Instead, a grateful Van Hekken can tell you about the typhoon that Alina (now his wife) and he witnessed from their apartment in Taiwan. He survived earthquakes in Japan and heeded warnings about not leaving the team hotel by himself while playing winter ball in Venezuela.
And after more than a decade of wandering, Van Hekken has found a second home in Seoul, South Korea, where on Friday he made his third Opening Day start for the Korea Baseball Organization's Nexen Heroes. (He took a hard-luck loss after allowing one earned run over six innings against the LG Twins.) Yes, at age 37, Van Hekken is still pitching.
"A lot of people would be very surprised," he said.
Van Hekken spoke with MLB.com while attending the Heroes' preseason camp last month in Surprise, Ariz. He has played in the top professional leagues of Japan, Korea and Taiwan, along with the Mexican League and winter leagues in the Dominican Republic and Venezuela. It's not known if any other player has appeared in high-level pro leagues of those six countries.
"Do you feel like the most interesting man in the baseball world?" Van Hekken was asked.
"No," he said, laughing. "I feel like a very boring person, who likes to pitch, likes to compete, and obviously, I'm willing to go anywhere to do it."
Boring? Hardly. Van Hekken is unfailingly modest. And that humility predates the pivot in his story after the sensational September 2002. Having thrown 213 1/3 innings that year, with a 2003 roster spot seemingly secure, Van Hekken thought an idle offseason was what his body needed.
"I just rested, not knowing what I should do," he said. "I showed up to Spring Training, and I wasn't ready. I had a terrible spring. That was [Alan] Trammell's first year as the manager, and I got sent down to Triple-A."
From there, disappointing results and the Tigers' preference for hard-throwers doomed Van Hekken's prospects in Detroit. By 2004, then-Toledo pitching coach Jeff Jones had helped Van Hekken improve his fastball velocity while learning a forkball grip he still uses today. But reputations do not change easily with radar gun readings that peak around 88 mph.
Van Hekken signed with the Braves as a Minor League free agent after that season. And that's when the peripatetic portion of his career really began.
From 2005-07, Van Hekken toured three Minor League systems -- Atlanta, Cincinnati and Kansas City -- in addition to the independent Somerset (N.J.) Patriots and Macoto Cobras of Taiwan's Chinese Professional Baseball League.
Van Hekken's tenure in Taiwan was brief and confusing; at the time, the CPBL was marred by a gambling scandal. (The Cobras ultimately disbanded as a result.) On one surreal night, Van Hekken watched a fight break out -- in the Cobras' dugout, mid-game -- after the team's third base coach accused a player of committing errors and striking out on purpose.
"After that, I remember sitting there and thinking, 'I've got to get out of here,'" Van Hekken said.

> [Given entries]:
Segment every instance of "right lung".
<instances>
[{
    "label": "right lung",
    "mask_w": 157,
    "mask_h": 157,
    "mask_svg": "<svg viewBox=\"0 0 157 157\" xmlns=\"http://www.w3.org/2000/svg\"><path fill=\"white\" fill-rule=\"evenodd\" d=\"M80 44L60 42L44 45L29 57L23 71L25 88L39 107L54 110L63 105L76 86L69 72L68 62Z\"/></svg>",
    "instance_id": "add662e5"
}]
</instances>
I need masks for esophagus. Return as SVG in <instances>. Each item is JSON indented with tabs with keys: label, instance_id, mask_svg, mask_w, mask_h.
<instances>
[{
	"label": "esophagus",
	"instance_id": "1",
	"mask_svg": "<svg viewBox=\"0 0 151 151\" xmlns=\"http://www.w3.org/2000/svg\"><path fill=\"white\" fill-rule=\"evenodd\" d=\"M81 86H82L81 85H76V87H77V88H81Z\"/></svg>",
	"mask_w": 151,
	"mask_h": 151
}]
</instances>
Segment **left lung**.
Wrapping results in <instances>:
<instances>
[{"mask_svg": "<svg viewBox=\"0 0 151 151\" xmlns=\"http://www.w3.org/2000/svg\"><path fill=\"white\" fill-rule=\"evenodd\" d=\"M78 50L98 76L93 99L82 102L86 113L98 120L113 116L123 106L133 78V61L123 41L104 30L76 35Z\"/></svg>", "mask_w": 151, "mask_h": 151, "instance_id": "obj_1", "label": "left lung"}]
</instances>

> [Written problem]: From the article about Van Hekken's pitching career, copy word for word the stretch from "From 2005-07, Van" to "out on purpose.".

> [Response for this exercise]:
From 2005-07, Van Hekken toured three Minor League systems -- Atlanta, Cincinnati and Kansas City -- in addition to the independent Somerset (N.J.) Patriots and Macoto Cobras of Taiwan's Chinese Professional Baseball League.
Van Hekken's tenure in Taiwan was brief and confusing; at the time, the CPBL was marred by a gambling scandal. (The Cobras ultimately disbanded as a result.) On one surreal night, Van Hekken watched a fight break out -- in the Cobras' dugout, mid-game -- after the team's third base coach accused a player of committing errors and striking out on purpose.